In the forum post below about a Murano that keeps refusing to start, swap "Wawa" for "corner store" and write out the part starting with "Dad went and" and going on through "and just clicked.".

== Excerpt ==

# Super confused



## Limptera13 (Jul 26, 2007)

I’ll keep this short as possible. 

Moms 03/05 murano was driving home. Car shut off. 
Dad went and put new battery in (was 4years old) 
Started and drove home. 
Drove around about a week locally ,battery died at the Wawa down the street. Tried to start and just clicked. 
Car wouldn’t shift into neutral , hit the shifter lock reset button thing. 
Wouldn’t start guy jumped it and it started. 
Drove it a block home. Shut off and wouldn’t start again. Just clicks. 
Charged battery for a day. Got in just clicked again. 
Checked battery read 12.6 ish volts. 
Sat for a week trying to wait for help. Friend came over. Battery read 12.5 Ish. 
He’s lookin , I shift into neutral and it starts right up. Shut off put in park starts up again. Drive around the block park shut off starts right up again. About 1hr later mom drives to store. Comes out. Won’t start in neutral or Park. Guy puts battey jumper pack on it and it starts right up. Drives home. Shut off then Won’t start.

===
== Data shown ==

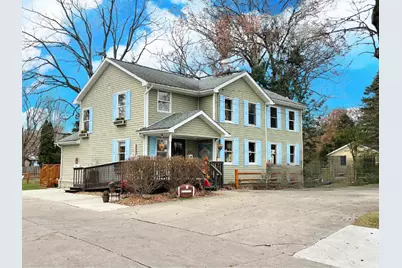 2600 Kibby Road, Jackson, MI 49203 - Photo 1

===

[Written response]:
Dad went and put new battery in (was 4years old) 
Started and drove home. 
Drove around about a week locally ,battery died at the corner store down the street. Tried to start and just clicked.